En los libros de ciencia política se dice que, entre los recursos que utilizan los gobiernos para afirmar su autoridad, destacan los simbólicos: los que dan identidad a un proyecto nacional, articulan una narrativa y le ofrecen coherencia a las acciones y las decisiones que, de otro modo, parecerían caóticas. Como dice el clásico: las políticas públicas están hechas de palabras. Pero no todas caben en el mismo saco ni pueden pronunciarse al margen del papel que cada uno encarna.

Digo esto porque estoy viendo, con preocupación, que los recursos simbólicos que utilizó el principal líder de la oposición política de México para ganar la presidencia, comienzan a contradecir a los que tendría que usar el jefe del Estado mexicano. No es lo mismo denunciar los abusos, los excesos y las trampas de los políticos más poderosos del país, que atajarlos desde la máxima investidura del poder. No es lo mismo acusar de corrupción a los gobiernos que erradicarla desde el corazón de la administración pública; no es lo mismo advertir la ineficacia de los poderosos para generar mayor crecimiento y menor desigualdad, que producir riqueza y redistribuirla; no es lo mismo señalar la incapacidad de las fuerzas de seguridad para frenar al crimen organizado que enfrentarlo. El discurso de la oposición no puede ser el mismo que el discurso del poder.

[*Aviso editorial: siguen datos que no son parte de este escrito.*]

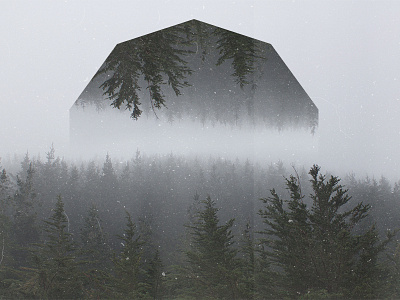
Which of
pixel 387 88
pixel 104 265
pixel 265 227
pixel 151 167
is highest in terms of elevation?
pixel 387 88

Denunciar problemas no es lo mismo que afrontarlos y, mucho menos, si el único recurso disponible para dotar de legitimidad a las decisiones que se van tomando es la arenga reiterada. A la postre, porfiar en esa lógica no sólo puede convertirse en un disparo al pie sino en el principio de una larga serie de contradicciones: nadie sensato reprocharía al líder de la oposición que reclute partidarios, pero es inaceptable que los puestos públicos sean repartidos solo por afiliación política y lealtad al jefe del Estado y su partido; nadie podría llamarse a agravio si el líder de la oposición utiliza el dinero que tiene disponible para empoderar su causa, pero asignar el presupuesto público de manera selectiva y por razones de estrategia política se llama clientelismo; nadie se rasgaría las vestiduras si el líder del movimiento más fuerte de la oposición confronta abiertamente a quienes buscan descalificarlo, pero usar la voz presidencial para acallar la crítica es el principio de la prepotencia; nadie se sorprendería si la figura más potente de la resistencia se duele del uso de la fuerza pública, pero el jefe del Estado no puede abdicar de usarla con responsabilidad; a veces, el opositor puede improvisar, pero el presidente nunca.

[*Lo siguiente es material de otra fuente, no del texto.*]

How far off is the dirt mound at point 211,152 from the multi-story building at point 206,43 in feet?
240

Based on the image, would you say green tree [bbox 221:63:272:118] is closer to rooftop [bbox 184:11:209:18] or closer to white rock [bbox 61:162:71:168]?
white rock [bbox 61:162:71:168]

Nadie puede ser, al mismo tiempo, el líder de la oposición y el jefe del Estado. No se puede, no sólo porque se trata de roles diferentes sino porque la presidencia del país es responsable ante toda la nación. Si el presidente, en aras de conservar limpia su conciencia y defender sus convicciones, actúa como si no tuviera en las manos la conducción de las instituciones del Estado y desde ellas descalifica a todos los que se atreven a contradecirlo o criticarlo, si desplaza de sus cargos a quienes no se le someten y mina a los órganos destinados a contrapesarlo, si asigna recursos secando a las instituciones por su desconfianza y usa o desecha las facultades que posee sobre la base de sus preferencias personales, dejará de ser el líder político más prominente para convertirse, lisa y llanamente, en un mal presidente: uno más, con un discurso diferente. Una esperanza hecha añicos.

No dudo de la buena voluntad del presidente. Pero cuando se ejerce el poder, no bastan las palabras para que las cosas sucedan. No basta decir que se acabó la corrupción para verla erradicada, no basta decir que ya no hay desigualdad para que desaparezca y, desde luego, no basta decretar el fin de la guerra contra el crimen para garantizar la paz.